Effects of 2,3,7,8-tetrachlorodibenzo- p-dioxin(TCDD) on Glomerular Mesangial and Tubular Epithelial Cell Activation.
- Author:
Eun Na KIM
1
;
Mi Ra YU
;
Hyun Jin LIM
;
Eui Won HWANG
;
Hun Joo HA
;
Hi Bahl LEE
Author Information
1. Department of Internal and Hyonam Kidney Laboratory, College of Medicine, Soon Chun Hyang University, Seoul, Korea. hblee@seoul.com
- Publication Type:Original Article
- Keywords:
Tetrachlorodibenzo-p-dioxin;
Cell viability;
Proliferation;
Mesangial cell;
Tubular epithelial cell
- MeSH:
Animals;
Blotting, Western;
Cell Survival;
Culture Media, Serum-Free;
Epithelial Cells*;
Fibronectins;
Fibrosis;
Hydrocarbons, Aromatic;
Lactic Acid;
LLC-PK1 Cells;
Madin Darby Canine Kidney Cells;
Mesangial Cells;
Swine;
Tetrachlorodibenzodioxin
- From:Korean Journal of Nephrology
2002;21(1):12-19
- CountryRepublic of Korea
- Language:Korean
-
Abstract:
BACKGROUND: 2,3,7,8-tetrachlorodibenzo-p-dioxin (TCDD), a prototype compound of polyhalogenated aromatic hydrocarbons, produces diverse biologic effects.
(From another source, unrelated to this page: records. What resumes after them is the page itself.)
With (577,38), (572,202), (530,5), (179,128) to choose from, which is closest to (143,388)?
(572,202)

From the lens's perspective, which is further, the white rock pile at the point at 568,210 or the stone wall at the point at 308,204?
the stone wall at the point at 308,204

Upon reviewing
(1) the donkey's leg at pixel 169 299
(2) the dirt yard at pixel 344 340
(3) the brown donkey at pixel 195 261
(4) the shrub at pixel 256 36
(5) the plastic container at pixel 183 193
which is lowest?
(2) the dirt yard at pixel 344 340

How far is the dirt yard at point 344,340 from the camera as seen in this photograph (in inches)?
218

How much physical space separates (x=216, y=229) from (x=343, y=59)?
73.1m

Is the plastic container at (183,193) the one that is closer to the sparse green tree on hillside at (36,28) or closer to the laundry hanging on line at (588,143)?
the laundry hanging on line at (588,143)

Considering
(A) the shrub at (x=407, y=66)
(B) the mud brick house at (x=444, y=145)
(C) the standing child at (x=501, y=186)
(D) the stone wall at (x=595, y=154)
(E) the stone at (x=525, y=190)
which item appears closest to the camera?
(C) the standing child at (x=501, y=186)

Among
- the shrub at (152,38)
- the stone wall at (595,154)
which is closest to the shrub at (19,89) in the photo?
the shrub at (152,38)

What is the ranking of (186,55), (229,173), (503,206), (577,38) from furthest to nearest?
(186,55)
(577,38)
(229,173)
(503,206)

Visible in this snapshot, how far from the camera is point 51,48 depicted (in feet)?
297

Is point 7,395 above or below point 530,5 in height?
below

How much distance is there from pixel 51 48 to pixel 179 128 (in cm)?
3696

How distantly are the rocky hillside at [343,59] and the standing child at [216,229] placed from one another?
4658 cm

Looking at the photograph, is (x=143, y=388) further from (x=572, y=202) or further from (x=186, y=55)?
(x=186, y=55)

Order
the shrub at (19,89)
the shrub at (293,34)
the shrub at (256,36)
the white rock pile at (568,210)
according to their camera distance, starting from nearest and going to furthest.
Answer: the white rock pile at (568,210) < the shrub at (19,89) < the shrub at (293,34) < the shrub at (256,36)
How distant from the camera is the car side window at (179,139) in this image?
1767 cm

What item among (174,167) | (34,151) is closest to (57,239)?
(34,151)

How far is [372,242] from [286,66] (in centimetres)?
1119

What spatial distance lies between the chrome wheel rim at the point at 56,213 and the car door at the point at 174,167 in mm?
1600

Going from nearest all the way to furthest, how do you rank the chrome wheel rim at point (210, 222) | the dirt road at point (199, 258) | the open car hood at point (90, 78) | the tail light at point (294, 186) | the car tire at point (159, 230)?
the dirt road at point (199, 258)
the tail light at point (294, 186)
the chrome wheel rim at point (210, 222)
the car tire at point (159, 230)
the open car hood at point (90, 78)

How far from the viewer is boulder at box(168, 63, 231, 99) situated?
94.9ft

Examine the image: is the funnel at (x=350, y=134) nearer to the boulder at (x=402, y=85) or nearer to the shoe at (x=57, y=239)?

Although nephrotoxicity of aromatic hydrocarbons such as benzo[a]pyrene(BP) is well known, little is known about the effects of TCDD on renal function. Thus, the present study examined the effects of TCDD on cell viability, proliferation, and extracellular matrix(ECM) synthesis by glomerular mesangial cells, LLC-PK1 cells representing proximal tubular epithelial cells, and MDCK cells representing distal epithelial cells and compared with the effects of BP. METHODS: Quiescent cells were incubated with serum free media containing different concentrations of TCDD(1-100 nM) and BP(3 and 30 micro M) for 24- 96 hours. Cell viability and proliferation were assessed by lactate dehydrogenase(LDH) release and [3H]-thymidine incorporation, respectively. Secreted fibronectin was measured by Western blot analysis. RESULTS: When cells were continuously exposed to TCDD, LDH release significantly increased in MMC, LLC-PK1, and MDCK in a dose- and a time- dependent manner. [3H]-Thymidine incorporation was increased in MMC and LLC-PK1 but decreased in MDCK by TCDD. Contrary to TCDD, 30 micro BP significantly inhibited [3H]-thymidine incorporation in MMC and MDCK but not in LLC-PK1. Both TCDD and BP increased fibronectin secretion by MMC, LLC-PK1, and MDCK cells, suggesting that TCDD and BP may cause renal fibrosis leading to loss of renal function. CONCLUSION: These data provide experimental evidence that TCDD can alter cell viability and proliferation and increase ECM synthesis by renal cells which may lead to renal injury.